▶ **Work item**
Pull the text from every listing below, copying each line word for word and leaving the pictures out.

***** Provided information

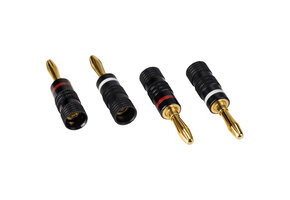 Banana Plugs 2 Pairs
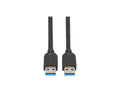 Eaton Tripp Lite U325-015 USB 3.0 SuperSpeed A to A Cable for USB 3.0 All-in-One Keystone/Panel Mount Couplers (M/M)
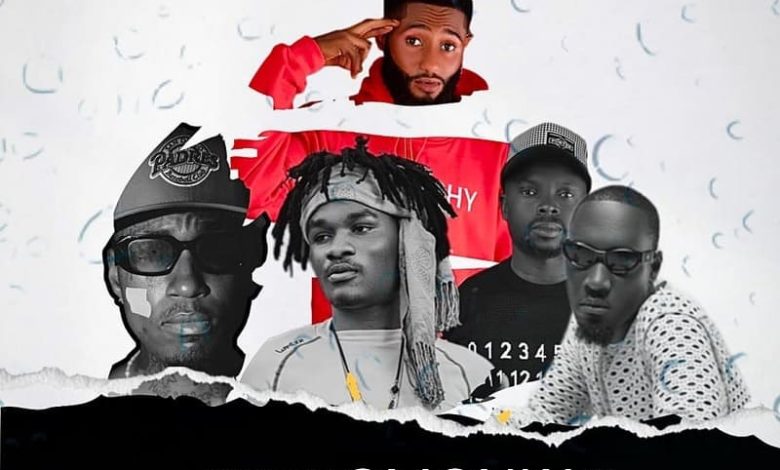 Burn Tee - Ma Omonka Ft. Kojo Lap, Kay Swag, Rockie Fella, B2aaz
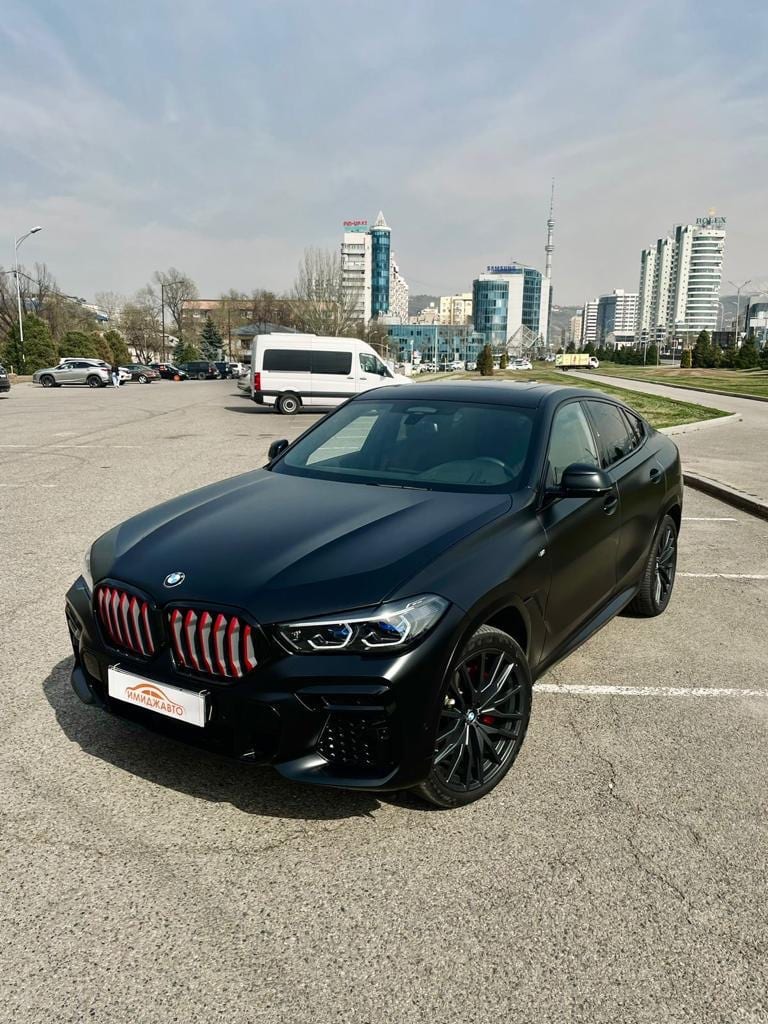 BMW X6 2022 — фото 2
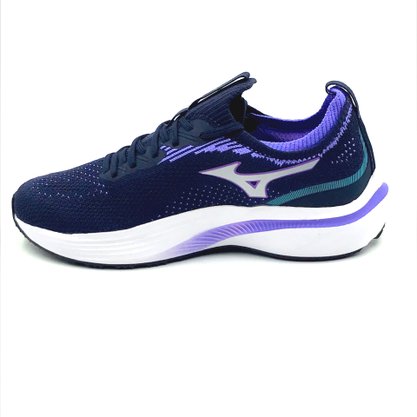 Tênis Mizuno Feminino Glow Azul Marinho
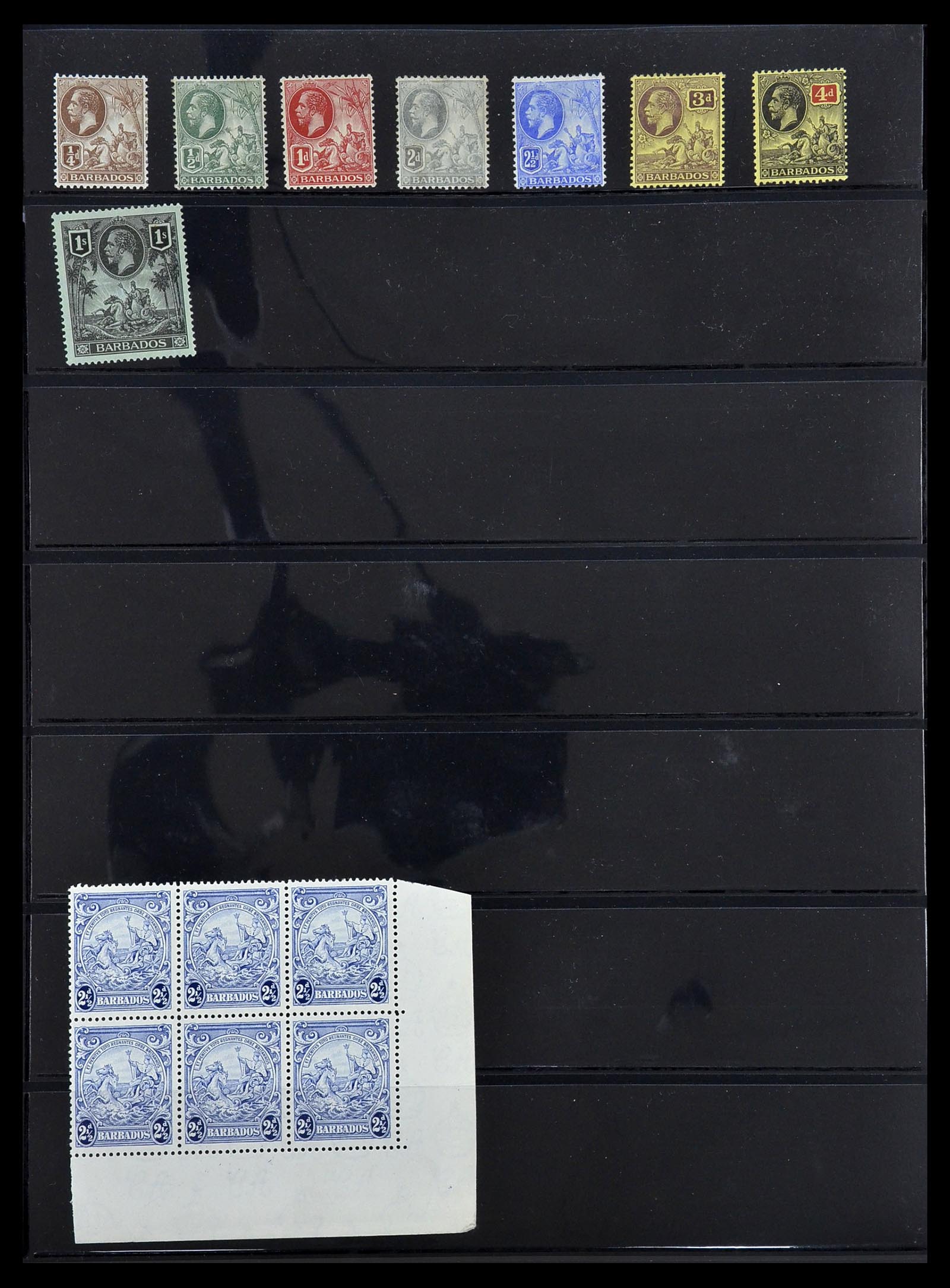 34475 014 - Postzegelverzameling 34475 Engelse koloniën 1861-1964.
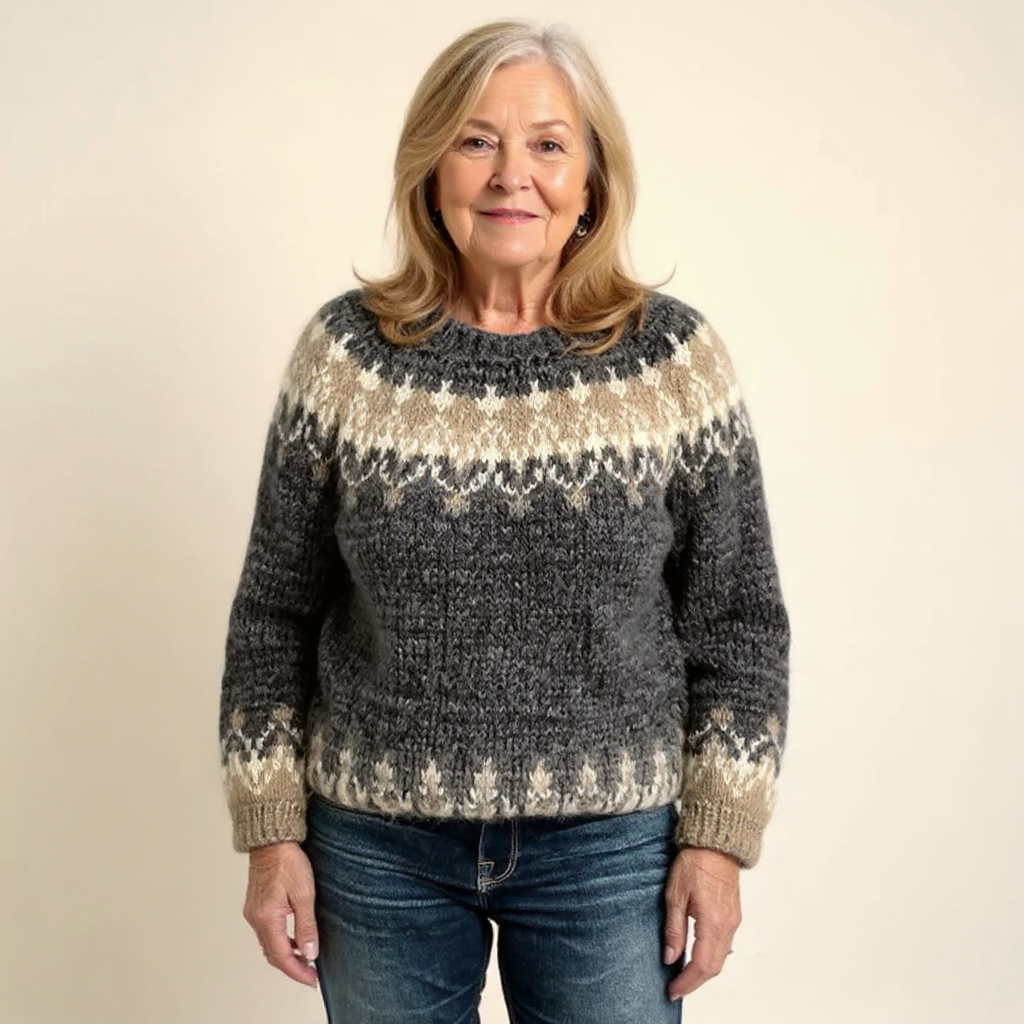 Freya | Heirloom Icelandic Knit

**********

▶ **Task response**
 Banana Plugs 2 Pairs
 Eaton Tripp Lite U325-015 USB 3.0 SuperSpeed A to A Cable for USB 3.0 All-in-One Keystone/Panel Mount Couplers (M/M)
 Burn Tee - Ma Omonka Ft. Kojo Lap, Kay Swag, Rockie Fella, B2aaz
 BMW X6 2022 — фото 2
 Tênis Mizuno Feminino Glow Azul Marinho
 34475 014 - Postzegelverzameling 34475 Engelse koloniën 1861-1964.
 Freya | Heirloom Icelandic Knit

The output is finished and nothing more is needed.